De Byzantijnse keizer Justinianus (r. 527- 565 CE) was het zat om de exorbitante prijzen te betalen die de Chinezen voor hun zijde vroegen en stuurde twee afgezanten, vermomd als monniken, naar China om zijderupsen te stelen en terug naar het westen te smokkelen. Het plan was succesvol en gaf de aanzet tot de Byzantijnse zijde-industrie. Toen het Byzantijnse Rijk in 1453 in handen van de Turken viel, sloot het Ottomaanse Rijk de oude vertakkingen van de Zijderoute af en verbrak alle banden met het westen.

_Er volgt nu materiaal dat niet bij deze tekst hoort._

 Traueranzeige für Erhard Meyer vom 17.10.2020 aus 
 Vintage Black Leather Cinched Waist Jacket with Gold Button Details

De erfenis van de Zijderoute
De grootste waarde van de Zijderoute was de uitwisseling van cultuur. Kunst, religie, filosofie, technologie, taal, wetenschap, architectuur en elk ander element van beschaving werd langs deze routes uitgewisseld, samen met de handelsgoederen die de kooplieden van land tot land verhandelden. Maar langs dit netwerk verspreidden zich ook ziektes, zoals blijkt uit de verspreiding van de builenpest in 542, die vermoedelijk via de Zijderoute in Constantinopel aankwam en het Byzantijnse Rijk decimeerde.

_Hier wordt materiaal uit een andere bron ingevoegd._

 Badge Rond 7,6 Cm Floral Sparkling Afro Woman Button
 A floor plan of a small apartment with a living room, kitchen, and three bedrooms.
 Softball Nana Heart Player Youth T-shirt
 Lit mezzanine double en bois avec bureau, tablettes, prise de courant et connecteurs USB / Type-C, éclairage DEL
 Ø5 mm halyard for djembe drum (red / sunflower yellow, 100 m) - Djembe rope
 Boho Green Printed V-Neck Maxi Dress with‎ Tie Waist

De sluiting van de Zijderoute dwong kooplieden om de zee op te gaan om hun handel te drijven. Zo begon het tijdperk van de ontdekkingen, dat leidde tot wereldwijde interactie en het begin van een wereldgemeenschap. In zijn tijd diende de Zijderoute om het begrip van de mensen van de wereld waarin ze leefden te verbreden; de sluiting ervan zou de Europeanen de oceaan over stuwen om de Nieuwe Wereld van de Amerika's te verkennen en uiteindelijk te veroveren, waarmee de zogenaamde Columbiaanse Uitwisseling begon, een uitwisseling van goederen en waarden die volledig ten nadele uitpakte van de inheemse bevolking van de Nieuwe Wereld. Op deze manier kan gezegd worden dat de Zijderoute de basis heeft gelegd voor de ontwikkeling van de moderne wereld.